Notifications for analytics1064 > DPKG:

analytics1064 DPKG CRITICAL 2019-12-10 15:15:05 irc notify-service-by-irc DPKG CRITICAL dpkg reports broken packages
analytics1064 DPKG OK 2019-12-10 15:16:51 irc notify-service-by-irc All packages OK

The issue has been detected at 15:11:33, reached hard state at 15:15:05 which triggered the notification. That is a 3m30s delay, which is what this task is about.

Unassigning from me since I'm not working directly on this, anecdotally the "mediawiki exceptions" alert now is working as intended (including the soft -> hard transition)

Indeed, there is a bit of delay due to retries and the default retry_interval of 1 (minute) which seems appropriate for most cases.

@hashar does this still need looked at/addressed? If so, how much delay do you think is acceptable or appropriate?

lmata claimed this task.
lmata added a subscriber: lmata.

Hello,

3M delay seems like a short but acceptable window for alerting.

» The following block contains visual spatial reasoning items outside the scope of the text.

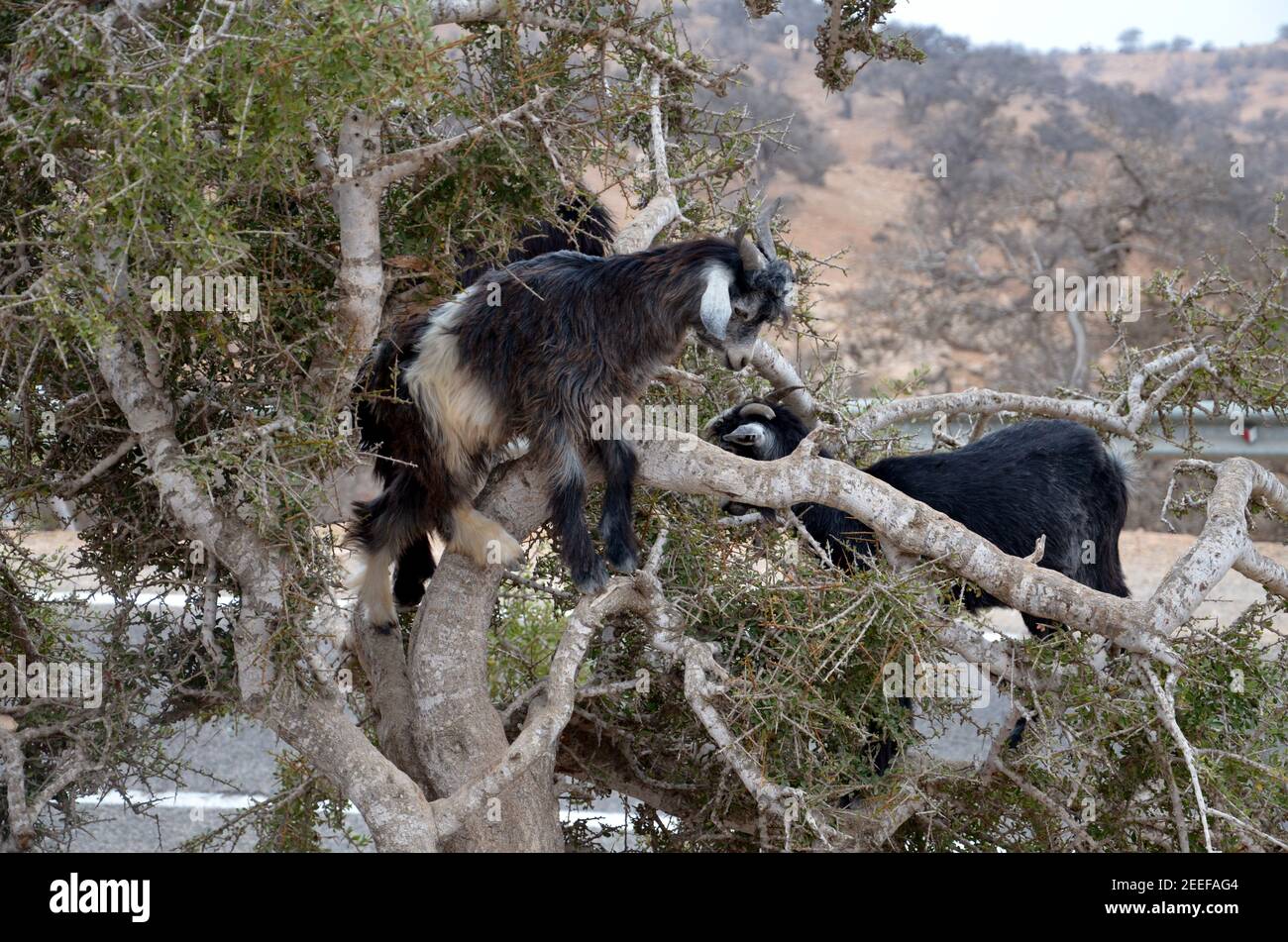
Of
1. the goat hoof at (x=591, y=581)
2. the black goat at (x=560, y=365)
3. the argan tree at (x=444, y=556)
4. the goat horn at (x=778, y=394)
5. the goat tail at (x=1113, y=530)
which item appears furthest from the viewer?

If there is a need to shorten this down we can discuss.. Closing this ticket, please reopen if you'd like to revisit the conversation.

In a nutshell the first issue is that the first spike of error at 12:15 was large in number of events but happened on a very short window. The statsd check was made on a larger window and less than 50 % of the points were failing so it did not trigger an error.

Assuming a spike that spans 3 units of time, and a statsd check that spans 7 units:

errors
|          x
|          x
|         xxx
|         xxx
+---->0000111<

There are 3 points flagged as error (1 above), 4 which are fine (0 above) that less than 50% of data points in error state and the spike is left unnoticed.

The second issue is similar, the spike is noticed a bit late since it has to occupy the statsd check window until 50% of data points are erroring out but on top of that there are the Icinga retries that further delay the SOFT > HARD state which will eventually trigger the notification. There was 3 checks 2 minutes apart so the notification is send 6 minutes after the statsd window is marked in error.

I guess this task was to have Icinga to issue the notification immediately (0 retries) since the statsd window acts a buffer already. Then all of that was more than 4 years ago so should probably be entirely revisited and indeed we can just ignore the issue unless that becomes a concern again.